## Dataset content
= = = = =
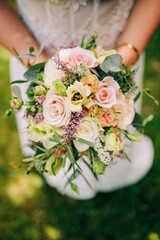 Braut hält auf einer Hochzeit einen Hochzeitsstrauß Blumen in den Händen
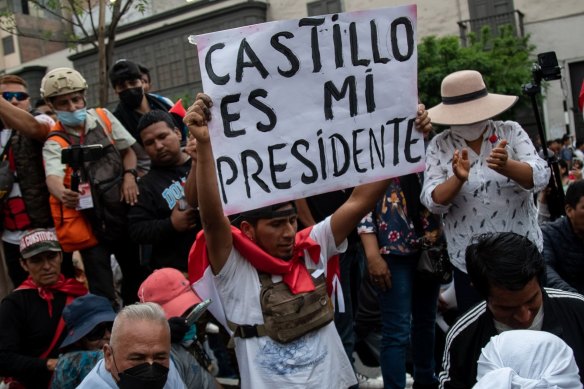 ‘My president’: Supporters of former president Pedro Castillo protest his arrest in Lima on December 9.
= = = = =
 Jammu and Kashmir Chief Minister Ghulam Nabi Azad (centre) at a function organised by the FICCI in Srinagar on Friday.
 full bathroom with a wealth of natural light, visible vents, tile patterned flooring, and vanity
= = = = =
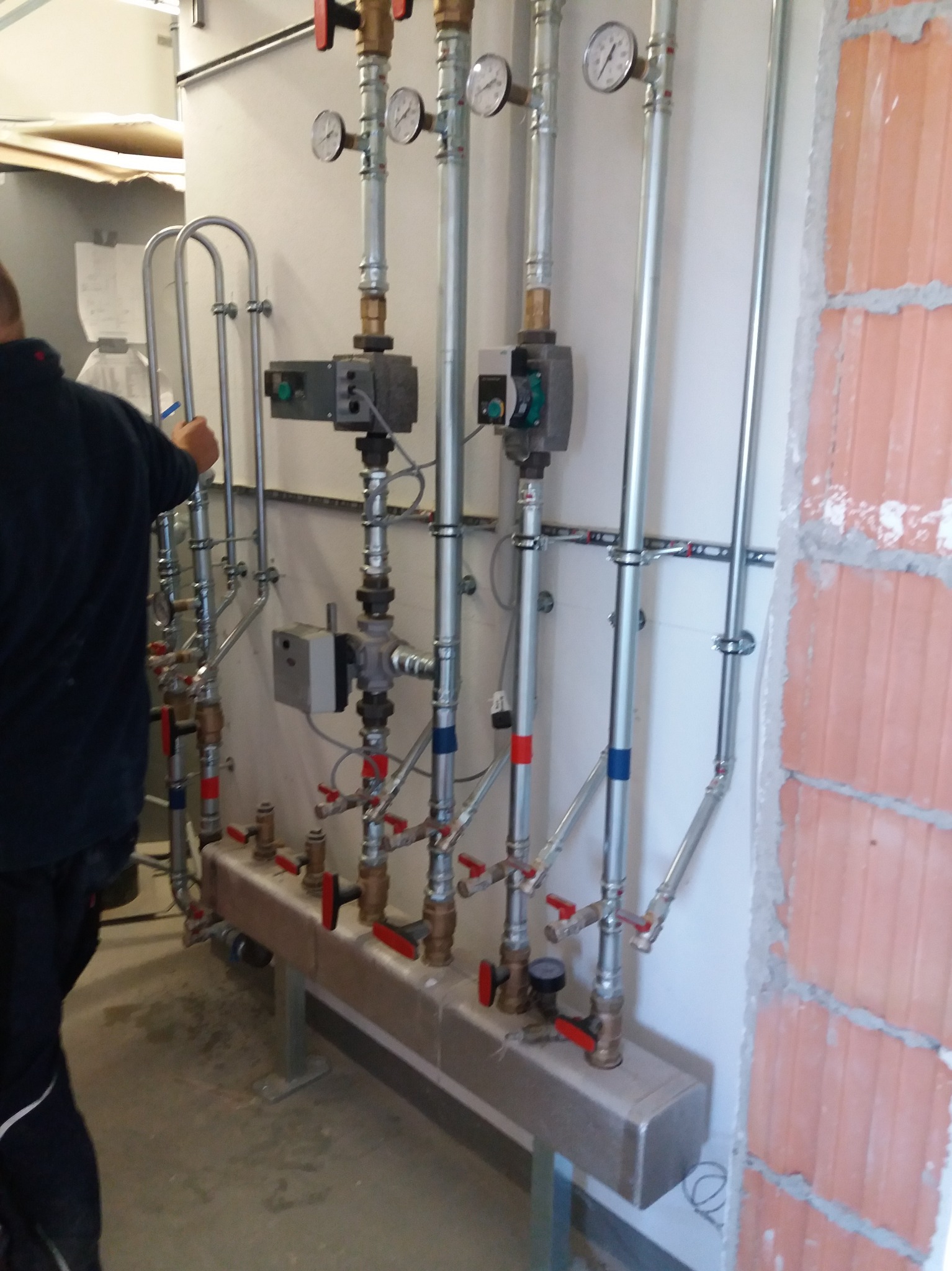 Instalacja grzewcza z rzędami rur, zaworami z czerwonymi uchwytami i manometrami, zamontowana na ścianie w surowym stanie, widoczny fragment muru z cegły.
= = = = =
## Task instructions
What you need to produce is an exact copy of the entries above, limited to the lines from the one with "Braut hält auf" up to and including the one with "on December 9.", without pictures.

## Answer
 Braut hält auf einer Hochzeit einen Hochzeitsstrauß Blumen in den Händen
 ‘My president’: Supporters of former president Pedro Castillo protest his arrest in Lima on December 9.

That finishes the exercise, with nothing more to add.